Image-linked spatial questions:
──────────────────────────────
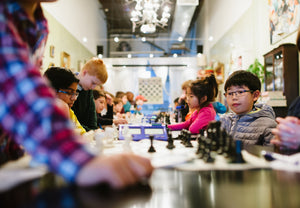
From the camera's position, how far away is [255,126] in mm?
1521

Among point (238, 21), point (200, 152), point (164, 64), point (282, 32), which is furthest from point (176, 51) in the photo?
point (200, 152)

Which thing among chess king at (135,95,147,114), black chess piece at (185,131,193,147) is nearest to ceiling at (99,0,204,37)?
chess king at (135,95,147,114)

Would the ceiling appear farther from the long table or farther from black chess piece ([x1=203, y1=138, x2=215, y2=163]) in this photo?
the long table

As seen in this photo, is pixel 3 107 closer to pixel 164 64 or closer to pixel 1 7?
pixel 1 7

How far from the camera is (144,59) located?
9.83m

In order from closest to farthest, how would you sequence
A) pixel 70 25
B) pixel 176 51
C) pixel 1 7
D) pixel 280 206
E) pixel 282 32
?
pixel 280 206 → pixel 1 7 → pixel 282 32 → pixel 70 25 → pixel 176 51

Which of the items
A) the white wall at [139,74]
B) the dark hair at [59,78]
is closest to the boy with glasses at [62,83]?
the dark hair at [59,78]

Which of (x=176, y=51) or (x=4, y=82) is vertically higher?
(x=176, y=51)

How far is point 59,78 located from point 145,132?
77 cm

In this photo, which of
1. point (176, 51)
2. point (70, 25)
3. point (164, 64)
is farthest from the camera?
point (176, 51)

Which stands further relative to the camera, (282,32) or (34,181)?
(282,32)

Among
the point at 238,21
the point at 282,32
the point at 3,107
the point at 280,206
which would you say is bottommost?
the point at 280,206

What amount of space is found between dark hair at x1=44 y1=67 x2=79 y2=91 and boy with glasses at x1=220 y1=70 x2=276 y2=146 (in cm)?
114

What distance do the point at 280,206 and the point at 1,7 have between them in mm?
652
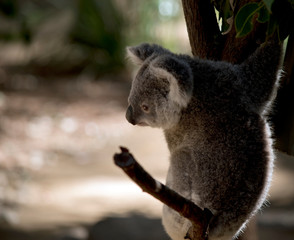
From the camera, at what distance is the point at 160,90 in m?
1.84

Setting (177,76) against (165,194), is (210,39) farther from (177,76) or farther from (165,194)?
(165,194)

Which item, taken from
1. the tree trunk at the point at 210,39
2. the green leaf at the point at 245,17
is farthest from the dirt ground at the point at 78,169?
the green leaf at the point at 245,17

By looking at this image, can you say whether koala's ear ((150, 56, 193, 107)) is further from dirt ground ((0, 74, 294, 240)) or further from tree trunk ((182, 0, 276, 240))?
dirt ground ((0, 74, 294, 240))

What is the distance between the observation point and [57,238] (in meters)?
4.40

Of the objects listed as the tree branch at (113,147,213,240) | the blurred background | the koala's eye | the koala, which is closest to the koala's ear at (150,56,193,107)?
the koala

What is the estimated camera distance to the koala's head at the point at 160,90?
1.70m

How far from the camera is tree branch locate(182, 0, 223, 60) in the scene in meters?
2.00

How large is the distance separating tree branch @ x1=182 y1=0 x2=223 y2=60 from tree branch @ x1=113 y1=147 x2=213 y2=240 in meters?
0.71

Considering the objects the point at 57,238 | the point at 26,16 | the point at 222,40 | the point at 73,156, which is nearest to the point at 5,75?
the point at 26,16

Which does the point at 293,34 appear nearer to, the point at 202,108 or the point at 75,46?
the point at 202,108

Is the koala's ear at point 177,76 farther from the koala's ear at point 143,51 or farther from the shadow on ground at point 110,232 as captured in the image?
the shadow on ground at point 110,232

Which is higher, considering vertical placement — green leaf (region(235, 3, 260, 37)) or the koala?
green leaf (region(235, 3, 260, 37))

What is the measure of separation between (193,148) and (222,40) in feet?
1.57

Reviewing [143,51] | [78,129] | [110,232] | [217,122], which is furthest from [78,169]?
[217,122]
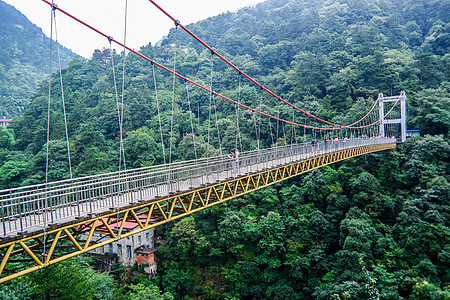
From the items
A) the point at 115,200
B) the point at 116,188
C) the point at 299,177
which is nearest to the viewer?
the point at 115,200

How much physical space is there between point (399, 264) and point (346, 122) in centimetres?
1656

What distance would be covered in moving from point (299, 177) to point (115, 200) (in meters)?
21.9

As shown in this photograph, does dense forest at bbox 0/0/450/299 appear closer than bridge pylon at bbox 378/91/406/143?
Yes

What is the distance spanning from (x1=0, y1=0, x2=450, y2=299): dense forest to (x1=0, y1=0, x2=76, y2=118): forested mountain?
16.1 m

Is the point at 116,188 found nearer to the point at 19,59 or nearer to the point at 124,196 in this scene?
the point at 124,196

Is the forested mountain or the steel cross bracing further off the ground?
the forested mountain

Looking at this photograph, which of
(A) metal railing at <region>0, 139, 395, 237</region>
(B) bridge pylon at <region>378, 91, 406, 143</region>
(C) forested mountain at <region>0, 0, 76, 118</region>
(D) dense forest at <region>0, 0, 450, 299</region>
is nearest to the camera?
(A) metal railing at <region>0, 139, 395, 237</region>

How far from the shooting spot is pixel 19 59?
3169 inches

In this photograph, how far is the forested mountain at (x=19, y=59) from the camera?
64.8m

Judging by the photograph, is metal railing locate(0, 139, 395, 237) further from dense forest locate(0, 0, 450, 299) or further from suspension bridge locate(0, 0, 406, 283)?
dense forest locate(0, 0, 450, 299)

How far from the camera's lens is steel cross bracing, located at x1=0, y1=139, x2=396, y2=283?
5.56 metres

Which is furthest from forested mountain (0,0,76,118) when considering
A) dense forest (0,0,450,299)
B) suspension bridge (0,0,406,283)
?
suspension bridge (0,0,406,283)

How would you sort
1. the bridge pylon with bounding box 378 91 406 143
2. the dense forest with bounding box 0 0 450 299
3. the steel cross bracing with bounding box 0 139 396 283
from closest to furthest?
the steel cross bracing with bounding box 0 139 396 283 < the dense forest with bounding box 0 0 450 299 < the bridge pylon with bounding box 378 91 406 143

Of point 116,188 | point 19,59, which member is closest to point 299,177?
point 116,188
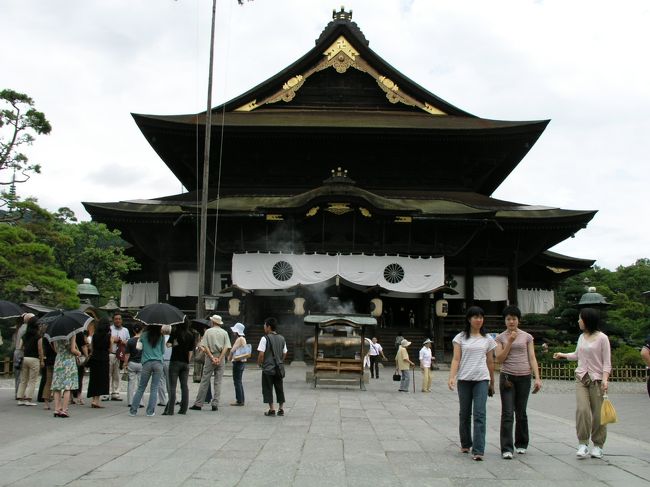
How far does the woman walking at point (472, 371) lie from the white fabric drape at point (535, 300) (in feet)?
82.1

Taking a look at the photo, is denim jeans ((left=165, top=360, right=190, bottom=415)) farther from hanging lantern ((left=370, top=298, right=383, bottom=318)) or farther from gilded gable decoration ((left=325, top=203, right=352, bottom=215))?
gilded gable decoration ((left=325, top=203, right=352, bottom=215))

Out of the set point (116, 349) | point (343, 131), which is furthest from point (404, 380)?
point (343, 131)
──────────────────────────────
### What you are asked to do
Reproduce all of the items above, substituting "in millimeters" for every occurrence of "in mm" and leaving everything else unchanged. Omit the pictures from the output.

### Task output
From the camera's position, how far away is [255,126] in millimeters?
1521

Among point (238, 21), point (200, 152), point (164, 64), point (282, 32), which is furthest from point (176, 51) in the photo?
point (200, 152)

Which thing among chess king at (135,95,147,114), black chess piece at (185,131,193,147) is nearest to ceiling at (99,0,204,37)?
chess king at (135,95,147,114)

Would the ceiling appear farther from the long table or farther from black chess piece ([x1=203, y1=138, x2=215, y2=163]) in this photo?
the long table

As seen in this photo, is pixel 3 107 closer to pixel 164 64 or closer to pixel 1 7?
pixel 1 7

How far from the camera is (144,59) located?
9.83m

In order from closest to farthest, how would you sequence
A) pixel 70 25
B) pixel 176 51
C) pixel 1 7
D) pixel 280 206
E) pixel 282 32
?
pixel 280 206 → pixel 1 7 → pixel 282 32 → pixel 70 25 → pixel 176 51

Which of the items
A) the white wall at [139,74]
B) the dark hair at [59,78]
is closest to the boy with glasses at [62,83]?
the dark hair at [59,78]

Which of (x=176, y=51) or (x=4, y=82) is vertically higher?
(x=176, y=51)

How far is point 59,78 located from point 145,132?
77 cm

In this photo, which of
1. point (176, 51)
2. point (70, 25)
3. point (164, 64)
is farthest from the camera?
point (176, 51)

Which stands further relative to the camera, (282,32) or (34,181)?
(282,32)

Among
the point at 238,21
the point at 282,32
the point at 3,107
the point at 280,206
which would you say is bottommost?
the point at 280,206

What amount of space is found between dark hair at x1=44 y1=67 x2=79 y2=91 and boy with glasses at x1=220 y1=70 x2=276 y2=146 (in cm)?
114

What distance do the point at 280,206 and the point at 1,7 have between them in millimeters?
652
From the camera, at what distance is the point at 160,90 in m?
1.84

Setting (177,76) against (165,194), is (210,39) farther from (177,76) or farther from (165,194)?
(165,194)

Which item, taken from
1. the tree trunk at the point at 210,39
2. the green leaf at the point at 245,17
is farthest from the dirt ground at the point at 78,169?
the green leaf at the point at 245,17

By looking at this image, can you say whether koala's ear ((150, 56, 193, 107)) is further from dirt ground ((0, 74, 294, 240)) or further from tree trunk ((182, 0, 276, 240))?
dirt ground ((0, 74, 294, 240))

What is the distance between the observation point and [57,238] (in meters)?
4.40

Of the objects listed as the tree branch at (113,147,213,240) | the blurred background | the koala's eye | the koala, which is closest to the koala's ear at (150,56,193,107)?
the koala

What is the estimated camera distance to the koala's head at the point at 160,90?
1.70m

How far from the camera is tree branch locate(182, 0, 223, 60) in the scene in meters?
2.00

How large is the distance separating tree branch @ x1=182 y1=0 x2=223 y2=60 from tree branch @ x1=113 y1=147 x2=213 y2=240 in meters?
0.71

Considering the objects the point at 57,238 | the point at 26,16 | the point at 222,40 | the point at 73,156, which is nearest to the point at 5,75?
the point at 26,16

Which does the point at 293,34 appear nearer to, the point at 202,108 or the point at 75,46?
the point at 202,108

Is the koala's ear at point 177,76 farther from the koala's ear at point 143,51 or farther from the shadow on ground at point 110,232 as captured in the image?
the shadow on ground at point 110,232

Which is higher, considering vertical placement — green leaf (region(235, 3, 260, 37)) or the koala?
green leaf (region(235, 3, 260, 37))

What is the measure of separation between (193,148) and (222,40) in feet?
1.57

Reviewing [143,51] | [78,129] | [110,232] | [217,122], which is furthest from [78,169]?
[217,122]
From the items
A) the point at 115,200
B) the point at 116,188
C) the point at 299,177
which is nearest to the viewer?
the point at 115,200

How much physical space is there between point (399, 264) and point (346, 122) in centimetres?
1656

What distance would be covered in moving from point (299, 177) to point (115, 200) (in meters)?
21.9

As shown in this photograph, does dense forest at bbox 0/0/450/299 appear closer than bridge pylon at bbox 378/91/406/143?
Yes

What is the distance spanning from (x1=0, y1=0, x2=450, y2=299): dense forest to (x1=0, y1=0, x2=76, y2=118): forested mountain?
16.1 m

Is the point at 116,188 found nearer to the point at 19,59 or nearer to the point at 124,196 in this scene?
the point at 124,196

Is the forested mountain or the steel cross bracing further off the ground?
the forested mountain

Looking at this photograph, which of
(A) metal railing at <region>0, 139, 395, 237</region>
(B) bridge pylon at <region>378, 91, 406, 143</region>
(C) forested mountain at <region>0, 0, 76, 118</region>
(D) dense forest at <region>0, 0, 450, 299</region>
is nearest to the camera?
(A) metal railing at <region>0, 139, 395, 237</region>

How far from the shooting spot is pixel 19 59?
3169 inches

In this photograph, how far is the forested mountain at (x=19, y=59) from the camera?
64.8m

Judging by the photograph, is metal railing locate(0, 139, 395, 237) further from dense forest locate(0, 0, 450, 299) or further from suspension bridge locate(0, 0, 406, 283)?
dense forest locate(0, 0, 450, 299)

How far from the camera's lens is steel cross bracing, located at x1=0, y1=139, x2=396, y2=283?
5.56 metres

Which is furthest from forested mountain (0,0,76,118) when considering
A) dense forest (0,0,450,299)
B) suspension bridge (0,0,406,283)
?
suspension bridge (0,0,406,283)

How would you sort
1. the bridge pylon with bounding box 378 91 406 143
2. the dense forest with bounding box 0 0 450 299
3. the steel cross bracing with bounding box 0 139 396 283
from closest to furthest?
the steel cross bracing with bounding box 0 139 396 283 < the dense forest with bounding box 0 0 450 299 < the bridge pylon with bounding box 378 91 406 143

Of point 116,188 | point 19,59, which member is closest to point 299,177?
point 116,188
How far does the woman walking at point (472, 371) lie from the white fabric drape at point (535, 300) (in feet)?
82.1

Taking a look at the photo, is denim jeans ((left=165, top=360, right=190, bottom=415)) farther from hanging lantern ((left=370, top=298, right=383, bottom=318)) or farther from gilded gable decoration ((left=325, top=203, right=352, bottom=215))?
gilded gable decoration ((left=325, top=203, right=352, bottom=215))

Out of the set point (116, 349) | point (343, 131), which is furthest from point (404, 380)?
point (343, 131)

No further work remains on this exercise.